[REQUIREMENTS]
Extend the Spark mailing-list thread below about the UI crashing on large workloads, starting right after its final sentence.

[DOCUMENT EXCERPT]
Re: Spark UI crashes on Large Workloads

Posted by Riccardo Ferrari <fe...@gmail.com>.
The reason you get connection refused when connecting to the application UI
(port 4040) is because you app gets stopped thus the application UI stops
as well. To inspect your executors logs after the fact you might find
useful the Spark History server
<https://spark.apache.org/docs/latest/monitoring.html#viewing-after-the-fact>
(for standalone mode).

Personally I I collect the logs from my worker nodes. They generally sit
under the $SPARK_HOME/work/<app-id>/<executor-number> (for standalone).
There you can find exceptions and messages from the executors assigned to
your app.

Now, about you app crashing, might be useful check whether it is sized
correctly. The issue you linked sounds appropriate however I would give
some sanity checks a try. I solved many issues just by sizing an app that I
would first check memory size, cpu allocations and so on..

Best,

On Tue, Jul 18, 2017 at 3:30 PM, Saatvik Shah <sa...@gmail.com>
wrote:

> Hi Riccardo,
>
> Yes, Thanks for suggesting I do that.
>
> [Stage 1:==========================================>       (12750 + 40) /
> 15000]17/07/18 13:22:28 ERROR org.apache.spark.scheduler.LiveListenerBus:
> Dropping SparkListenerEvent because no remaining room in event queue. This
> likely means one of the SparkListeners is too slow and cannot keep up with
> the rate at which tasks are being started by the scheduler.

[STORED DATA]

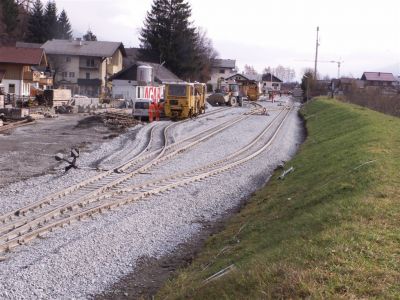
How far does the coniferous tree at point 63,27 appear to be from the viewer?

[EXERCISE OUTPUT]
> 17/07/18 13:22:28 WARN org.apache.spark.scheduler.LiveListenerBus:
> Dropped 1 SparkListenerEvents since Thu Jan 01 00:00:00 UTC 1970
> [Stage 1:============================================>     (13320 + 41) /
> 15000]17/07/18 13:23:28 WARN org.apache.spark.scheduler.LiveListenerBus:
> Dropped 26782 SparkListenerEvents since Tue Jul 18 13:22:28 UTC 2017
> [Stage 1:==============================================>   (13867 + 40) /
> 15000]17/07/18 13:24:28 WARN org.apache.spark.scheduler.LiveListenerBus:
> Dropped 58751 SparkListenerEvents since Tue Jul 18 13:23:28 UTC 2017
> [Stage 1:===============================================>  (14277 + 40) /
> 15000]17/07/18 13:25:10 INFO org.spark_project.jetty.server.ServerConnector:
> Stopped ServerConnector@3b7284c4{HTTP/1.1}{0.0.0.0:4040}
> 17/07/18 13:25:10 ERROR org.apache.spark.scheduler.LiveListenerBus:
> SparkListenerBus has already stopped! Dropping event
> SparkListenerExecutorMetricsUpdate(4,WrappedArray())
> And similar WARN/INFO messages continue occurring.
>
> When I try to access the UI, I get:
>
> Problem accessing /proxy/application_1500380353993_0001/. Reason:
>
>     Connection to http://10.142.0.17:4040 refused
>
> Caused by:
>
> org.apache.http.conn.HttpHostConnectException: Connection to http://10.142.0.17:4040 refused
> 	at org.apache.http.impl.conn.DefaultClientConnectionOperator.openConnection(DefaultClientConnectionOperator.java:190)
> 	at org.apache.http.impl.conn.ManagedClientConnectionImpl.open(ManagedClientConnectionImpl.java:294)
> 	at org.apache.http.impl.client.DefaultRequestDirector.tryConnect(DefaultRequestDirector.java:643)
> 	at org.apache.http.impl.client.DefaultRequestDirector.execute(DefaultRequestDirector.java:479)
> 	at org.apache.http.impl.client.AbstractHttpClient.execute(AbstractHttpClient.java:906)
> 	at org.apache.http.impl.client.AbstractHttpClient.execute(AbstractHttpClient.java:805)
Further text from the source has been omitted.